ANTROPOSEN ÇAĞINDA LİDERLİK KAFASI…

-Şirketlerde “daha az dikey yapılanma” başka bir deyişle “az hiyerarşi”, “daha az güç kullanımı ve kontrol içeren” daha fazla iş birliğine odaklı bir liderlik tarzına gereksinim vardır. Çünkü liderlik tarzı kurumların dönüşümü, toplumların dönüşümü, Dünyamızda yarattığımız sistemin dönüşümünü tetikler. O açıdan Antroposen Çağı’nda liderliğe başka bir kafa ile bakmak mümkün olmalıdır. Bu kolay olmayabilir. Ancak kaçınılmazdır.

-Şirketlerde liderliği bir göreve atfedilen bir rol olmaktan çıkarıp, şirketin tüm kademelerinde aranan ve her faaliyet ve kararla ilişkilendirilmiş bir faaliyet olarak konumlandırmak gerekir.

 

 

Antroposen, “insanın Dünya’ya olan etkisinin belirgin olmaya başladığı Sanayi Devrimi’nden bugüne olan sürece verilen” isimdir. Bilim insanları Holosen Devri’nin sona erdiğini ve Antroposen olarak adlandırılan yeni bir devreye girildiğini söylemektedir.

1800’lerin başlangıcından itibaren girildiği düşünülen Antroposen Çağı, “artan insan nüfusu ve ekonomik gelişmelerin global etkilerinin dramatik olarak gezegene taşındığı zaman” olarak kabul edilmektedir. “İnsan Çağı” da denilen bu dönem, insanın gezegene etkilerinin artarak devam etmekte olduğu bir dönemdir.

İNSANIN DÜNYAYA ETKİSİ VE BASKISI…
Bu açıdan bakıldığında Dünyamız geri döndürülmesi çok zor bir sürece girmiştir. Önceleri Dünya, insanları etkilerken, şimdi insanın Dünya üzerindeki etkisi ve baskısı daha çok hissedilir hale gelmiştir. Dünya’nın tarihsel süreci milyon yıllarla ifade edilirken, Antroposen etkisi son üç yüzyıllık bir sürece karşılık gelmektedir.

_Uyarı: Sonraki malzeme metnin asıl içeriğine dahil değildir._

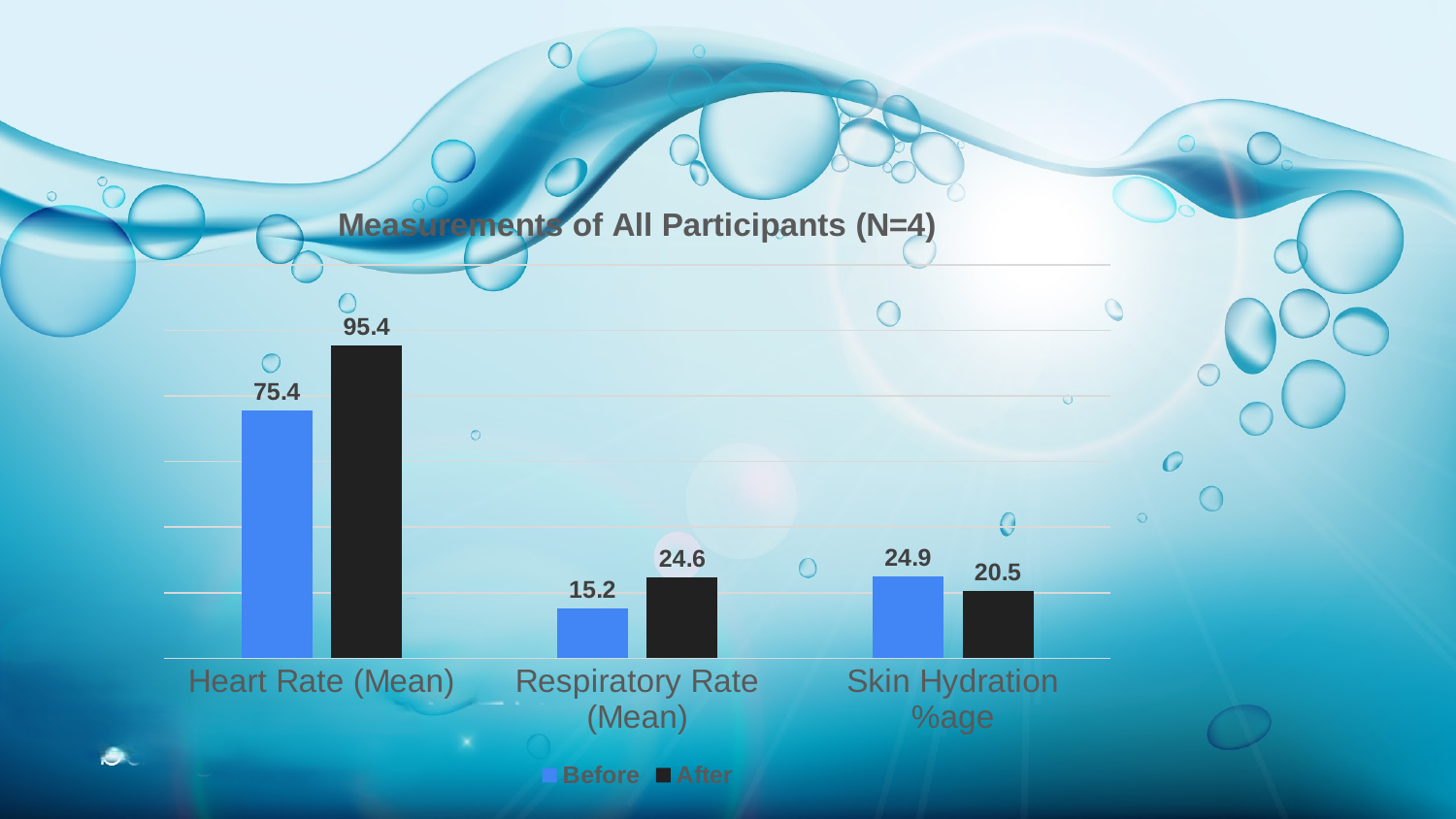
For Respiratory Rate (Mean), which is larger, the Before or the After value? After What is the After value for Heart Rate (Mean)? 95.4 What is the After value for Respiratory Rate (Mean)? 24.6 How many series does the legend list? 2 What kind of chart is shown on the slide? Bar chart Which category has the highest After value? Heart Rate (Mean) What is the difference between the Before and After values for Skin Hydration %age? 4.4 What is the Before value for Skin Hydration %age? 24.9 What is the Before value for Heart Rate (Mean)? 75.4 What is the difference between the After and Before values for Heart Rate (Mean)? 20.0 How many categories are shown on the x axis? 3 Which category has the lowest Before value? Respiratory Rate (Mean)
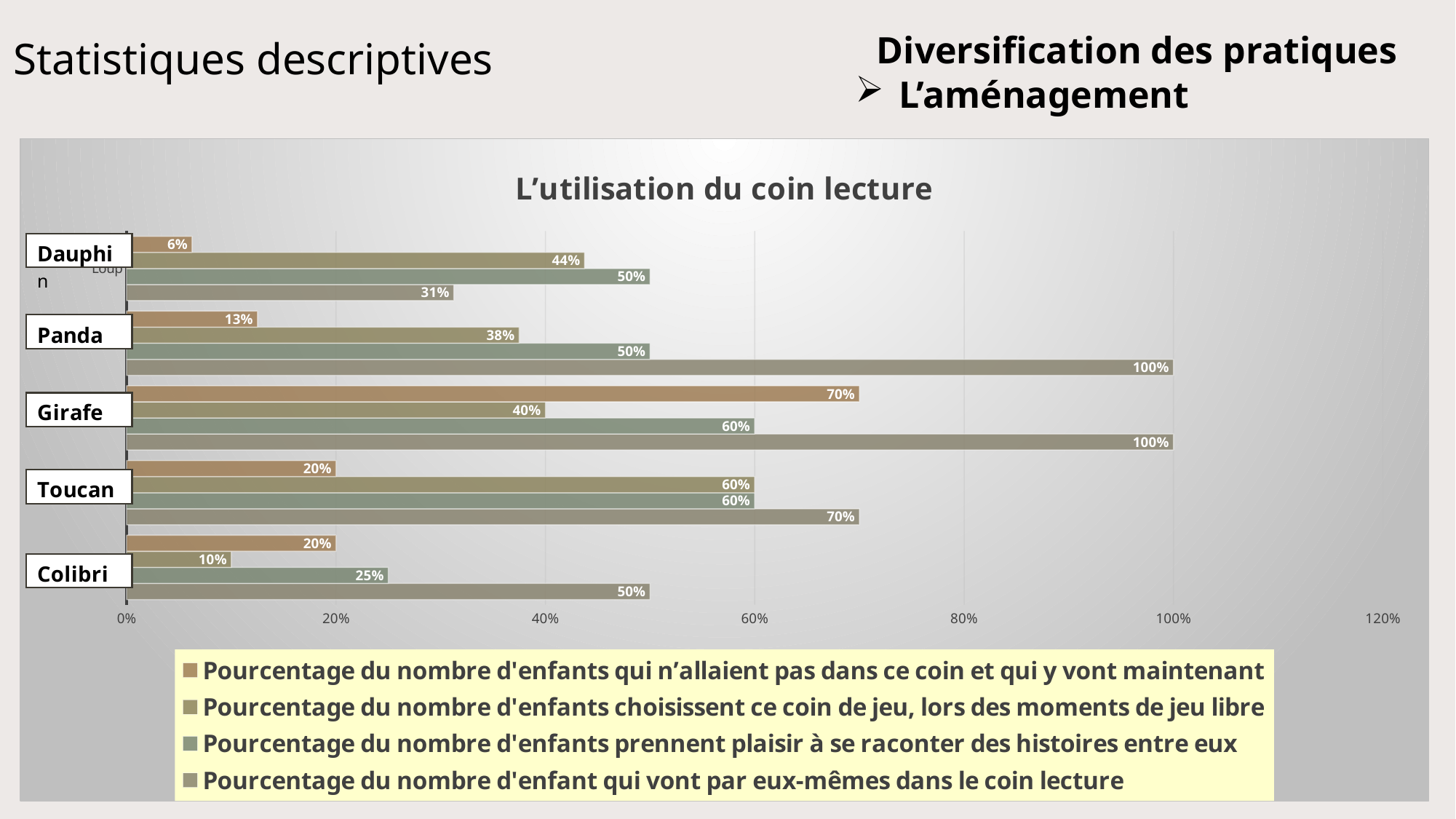
What is the value for Girafe in the series 'Pourcentage du nombre d'enfants qui n'allaient pas dans ce coin et qui y vont maintenant'? 70% What type of chart is shown on the slide? bar chart Which category has the lowest value in the series 'Pourcentage du nombre d'enfants qui n'allaient pas dans ce coin et qui y vont maintenant'? Dauphin How many series does the legend list? 4 How many categories (classes) are shown on the chart? 5 What is the difference between Toucan and Colibri in the series 'Pourcentage du nombre d'enfant qui vont par eux-mêmes dans le coin lecture'? 20% Which categories reach 100% in the series 'Pourcentage du nombre d'enfant qui vont par eux-mêmes dans le coin lecture'? Panda and Girafe Which category has the highest value in the series 'Pourcentage du nombre d'enfants choisissent ce coin de jeu, lors des moments de jeu libre'? Toucan What is the value for Colibri in the series 'Pourcentage du nombre d'enfants choisissent ce coin de jeu, lors des moments de jeu libre'? 10% What is the title of the chart? L'utilisation du coin lecture What is the value for Dauphin in the series 'Pourcentage du nombre d'enfant qui vont par eux-mêmes dans le coin lecture'? 31% In the series 'Pourcentage du nombre d'enfants prennent plaisir à se raconter des histoires entre eux', which is larger: Girafe or Colibri? Girafe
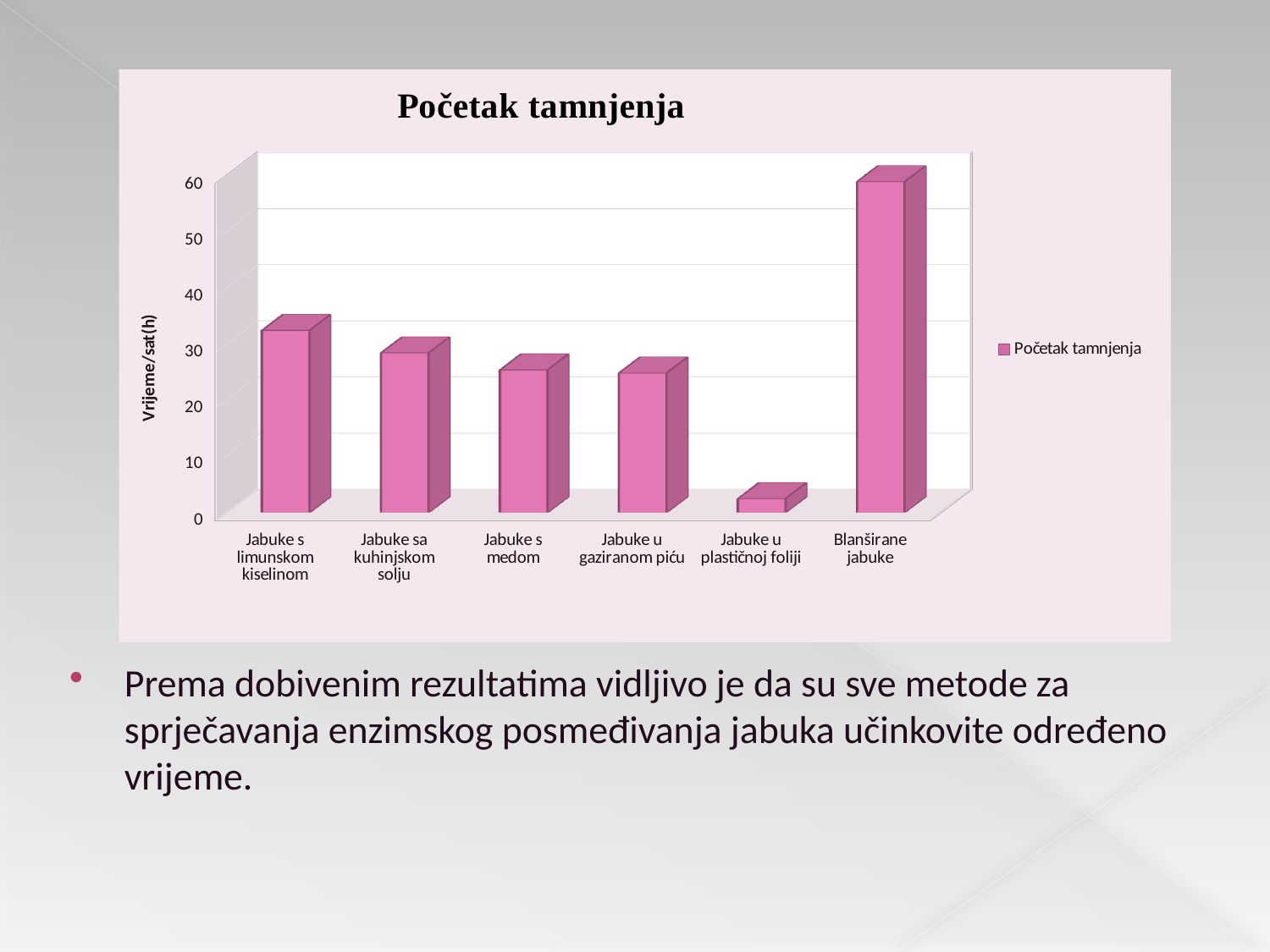
What is the title of the chart? Početak tamnjenja What is the label of the vertical axis? Vrijeme/sat(h) Is the value for Blanširane jabuke greater or less than 50? greater How many series does the legend list? 1 Which has a larger value, Blanširane jabuke or Jabuke s limunskom kiselinom? Blanširane jabuke How many categories are shown on the x axis? 6 Which category has the lowest value? Jabuke u plastičnoj foliji Which category has the highest value? Blanširane jabuke Is the value for Jabuke s medom greater or less than 30? less Is the value for Jabuke u plastičnoj foliji greater or less than 10? less What type of chart is shown on the slide? bar chart Which has a larger value, Jabuke s limunskom kiselinom or Jabuke u plastičnoj foliji? Jabuke s limunskom kiselinom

Bu başlı başına müthiş bir değişimin göstergesidir.

Dünyamız geri döndürülmesi çok zor bir sürece girmiştir. Önceleri Dünya, insanları etkilerken, şimdi insanın Dünya üzerindeki etkisi ve baskısı daha çok hissedilir hale gelmiştir.

YENİ BİR RESMİ JEOLOJİK DEVİR…
“Antroposen Çağı” ifadesi insan sebepli küresel ortam etkileri ve değişimleri için bir metafor olarak kullanılıyor olmasına rağmen, çok sayıda bilim insanı Antroposen’in yeni bir “resmi” jeolojik devir olarak tanınmasının bir gereklilik olduğunu söylemektedir. Böylece gezegen üzerindeki etkilerimizi, çok sayıda aşılmaz sınırı geçtiğimizi; Dünya sisteminin işleyişini değiştirdiğimizi fark etmemizi ve tüm bunları geri döndürmek için işbirliği yapabileceğimiz görüşündedirler.

İnsanın, yaşadığı gezegene uyguladığı baskılar öylesine büyümüş durumda ki, sağ kalmamıza yönelik en büyük riski bizzat kendimiz yaratıyoruz. Bu yeni çağda sağ kalmak ve gelişmek için, insanların ve gezegenimizin birbirine sıkı sıkıya bağlı kaderini göz önünde tutmak, ortak değer yaratımına yönelik bir ilerleme yolunu yeni baştan tasarlamak zorundayız.

Bu çağ çıkar maksimizasyonu çağı değildir. Bunun sürdürülemez bir döngü olduğunu görmek gerekir.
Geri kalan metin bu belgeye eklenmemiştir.